__THE TASK__: Starting at the line with "Немецкий регулировщик. Январь 1943 г.", return every line through the final one of the data, word for word. Pictures stay out.

Extracted data entries
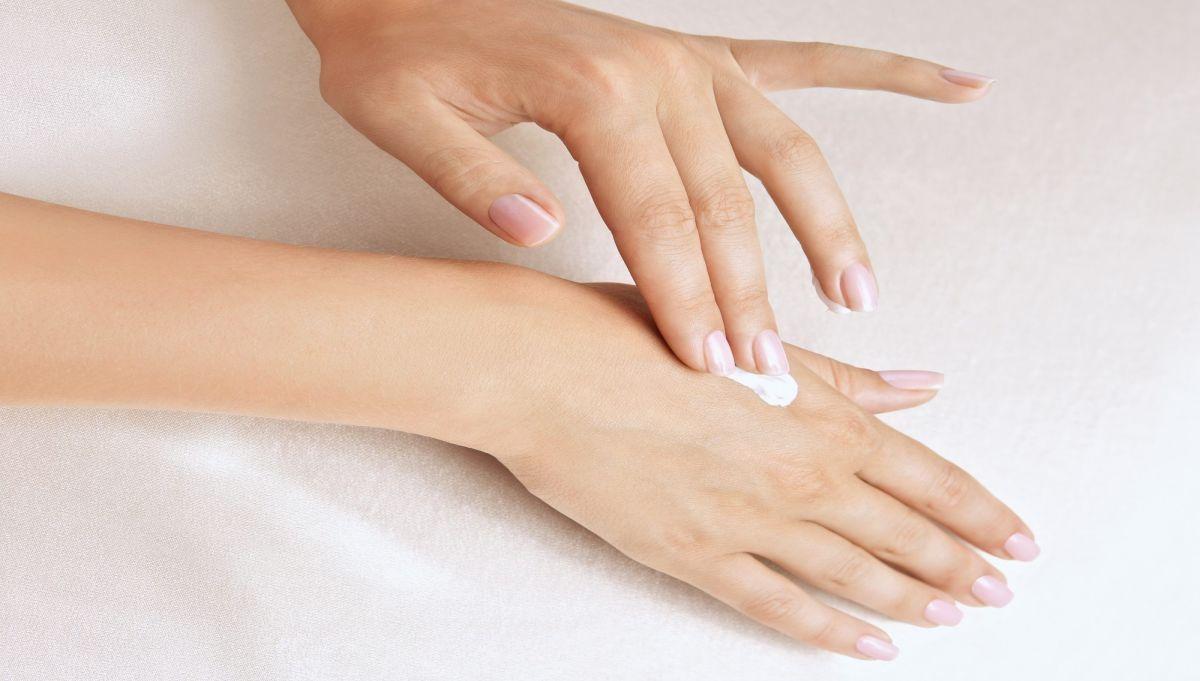 ¿Por qué es importante usar cremas humectantes con regularidad?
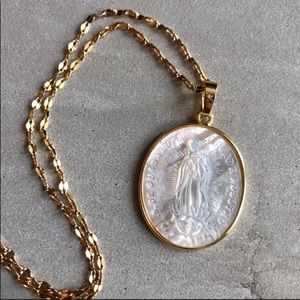 Jewelry - ✨🌟Mother Mary Mother of Pearl Pendant Necklace✨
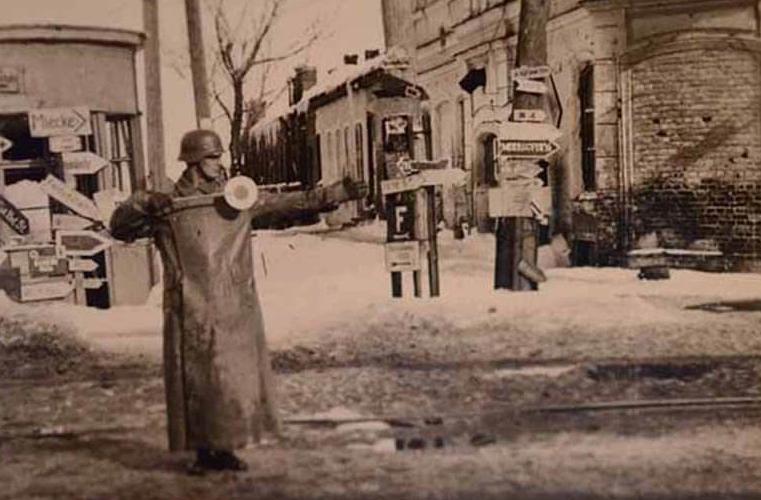 Немецкий регулировщик. Январь 1943 г.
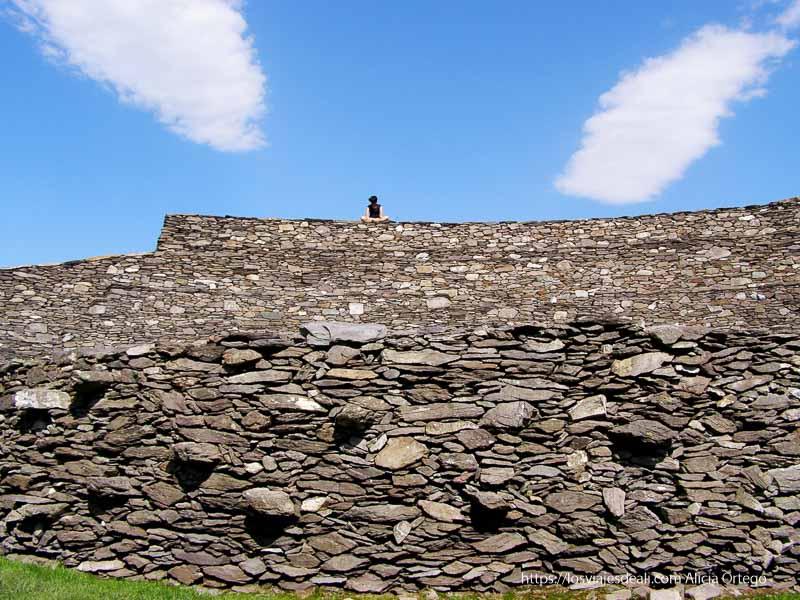 chica sentada en la parte superior de un ringfort yacimientos arqueológicos en irlanda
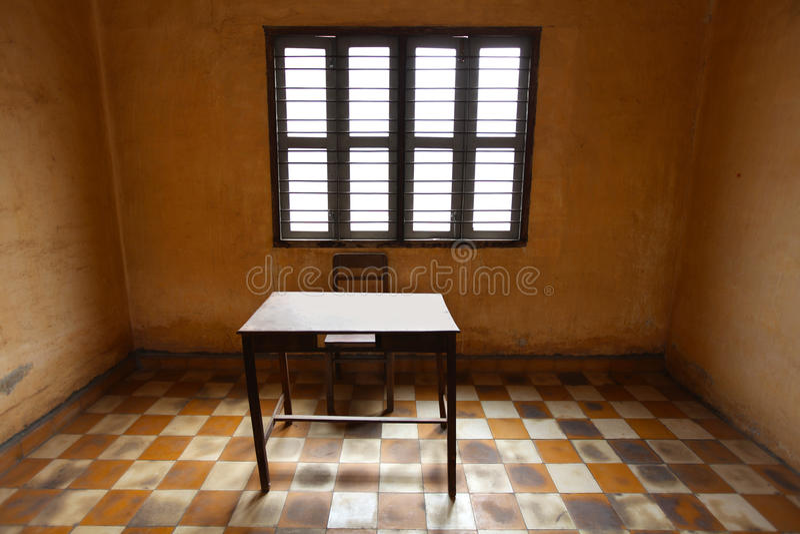 Raum mit einer Tabelle, asketisch und alt mit Fliesen lizenzfreie stockfotografie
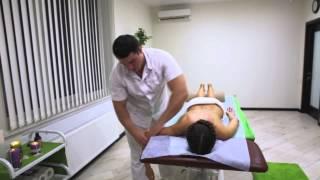 Степан Черняк, гуру массажа Центра ALMA Medical & SPA, демонстрирует авторский массаж
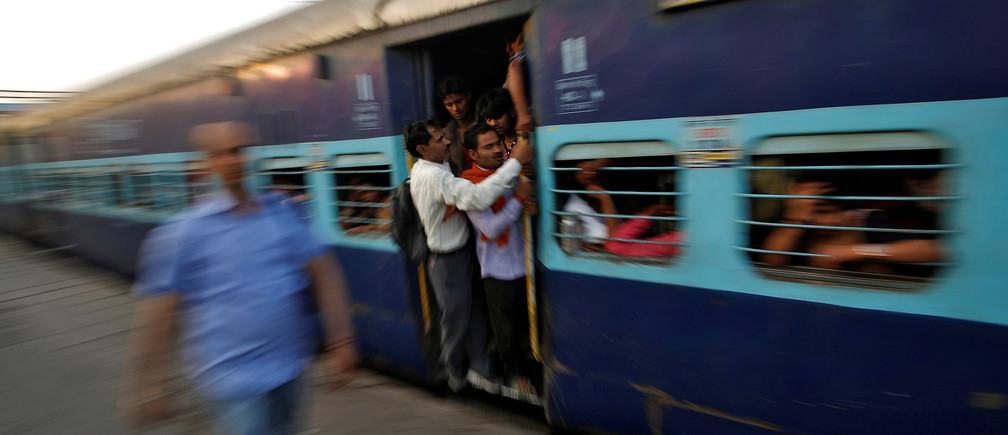 Passengers travel in an overcrowded train at Ghaziabad railway station on the outskirts of New Delhi, India, April 20, 2017. Picture taken April 20, 2017. REUTERS/Adnan Abidi - RTS1499N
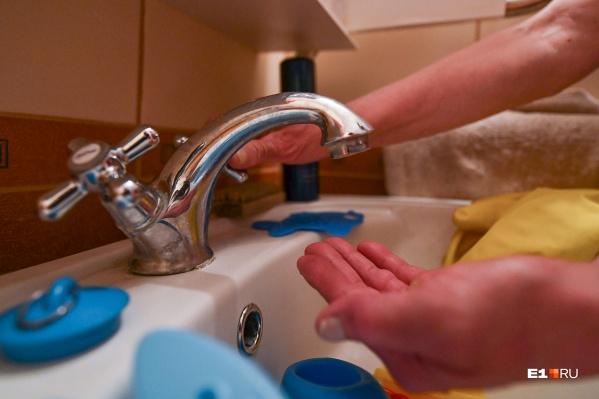 Воду энергетики на время испытаний обещают не отключать
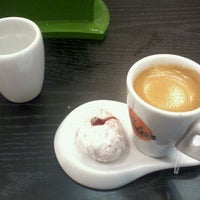 Photo taken at Café Donuts by Anderson R. on 5/10/2012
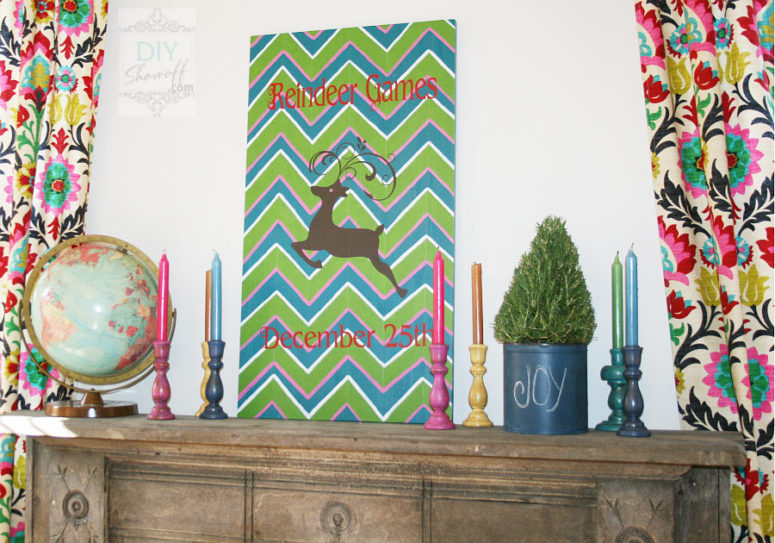 DIY chevron reindeer Christmas sign (via diyshowoff.com)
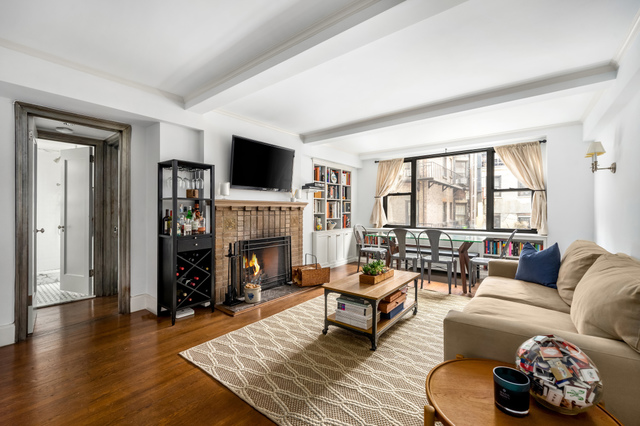 61 West 9th Street, Unit 4E Manhattan, NY 10011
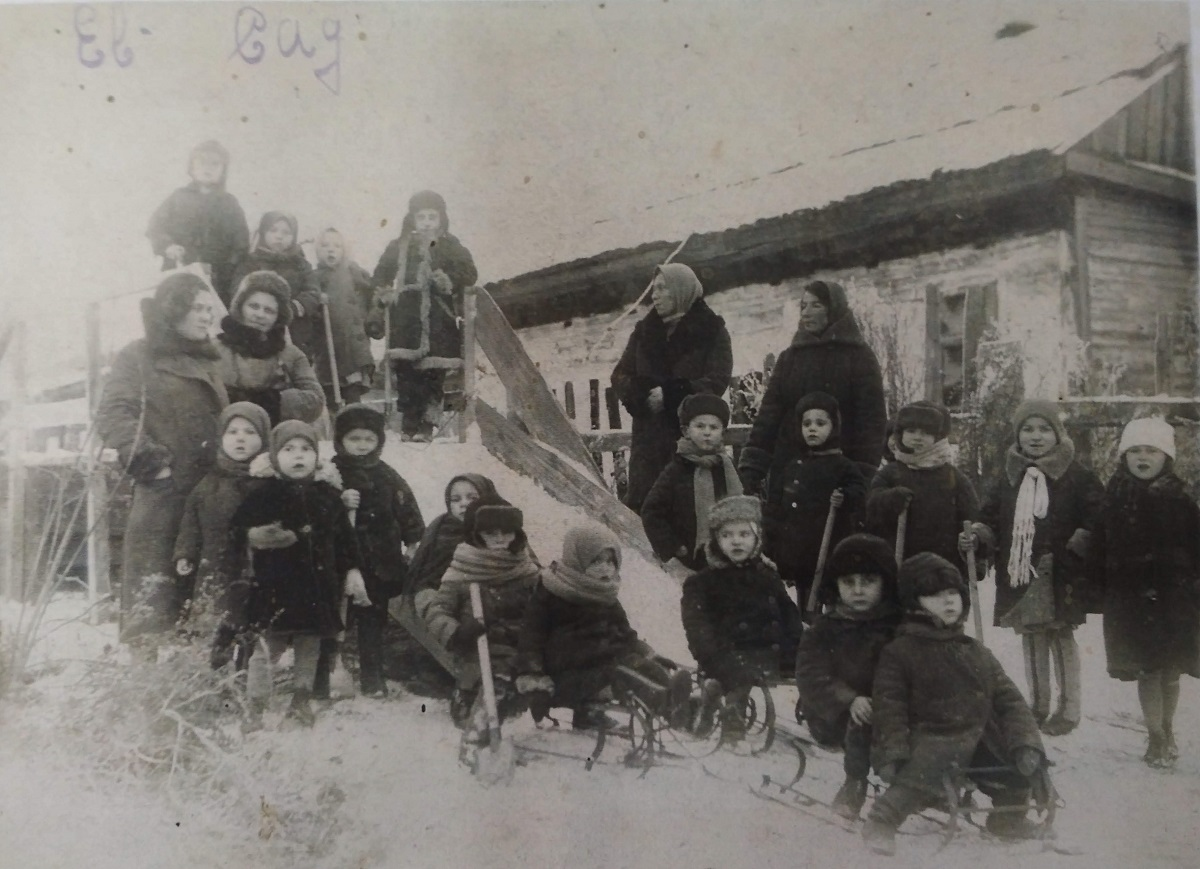 Jewish kindergarten in Malin, 1920's. Photo from collection of Judaica Institute, Kiev.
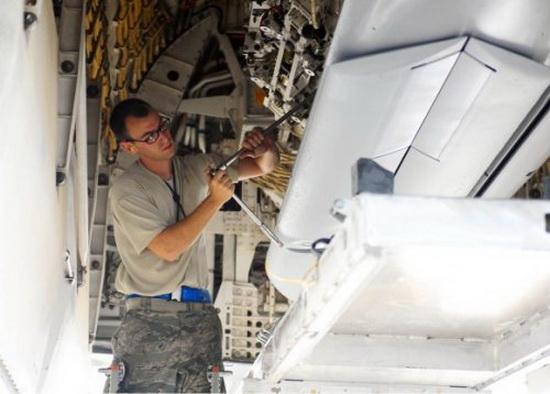 Подвеска КР AGM-158 JASSM во внутренний отсек оружия B-1B Lancer.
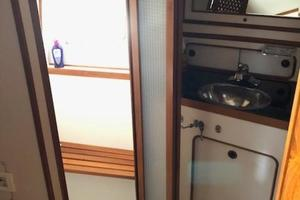 48' Spindrift 48 Aft Cabin My 1984 VIP Head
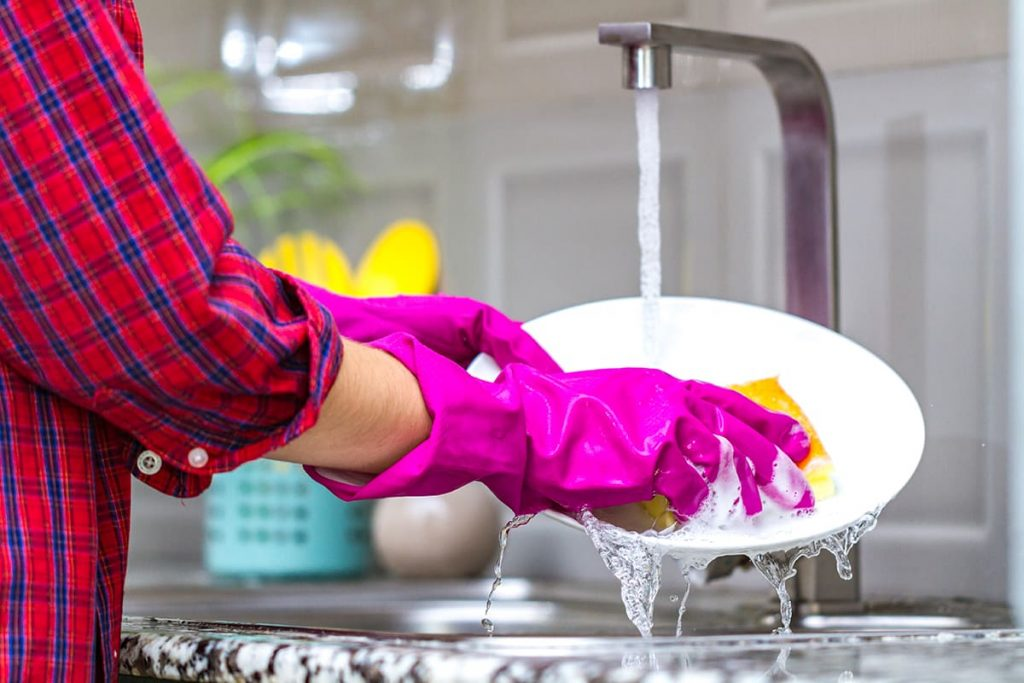 жидкость для мытья посуды
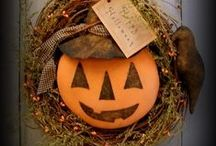 Halloween Wreaths / Primitive Halloween Wreaths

__SOLUTION FOR THIS TASK__:
 Немецкий регулировщик. Январь 1943 г.
 chica sentada en la parte superior de un ringfort yacimientos arqueológicos en irlanda
 Raum mit einer Tabelle, asketisch und alt mit Fliesen lizenzfreie stockfotografie
 Степан Черняк, гуру массажа Центра ALMA Medical & SPA, демонстрирует авторский массаж
 Passengers travel in an overcrowded train at Ghaziabad railway station on the outskirts of New Delhi, India, April 20, 2017. Picture taken April 20, 2017. REUTERS/Adnan Abidi - RTS1499N
 Воду энергетики на время испытаний обещают не отключать
 Photo taken at Café Donuts by Anderson R. on 5/10/2012
 DIY chevron reindeer Christmas sign (via diyshowoff.com)
 61 West 9th Street, Unit 4E Manhattan, NY 10011
 Jewish kindergarten in Malin, 1920's. Photo from collection of Judaica Institute, Kiev.
 Подвеска КР AGM-158 JASSM во внутренний отсек оружия B-1B Lancer.
 48' Spindrift 48 Aft Cabin My 1984 VIP Head
 жидкость для мытья посуды
 Halloween Wreaths / Primitive Halloween Wreaths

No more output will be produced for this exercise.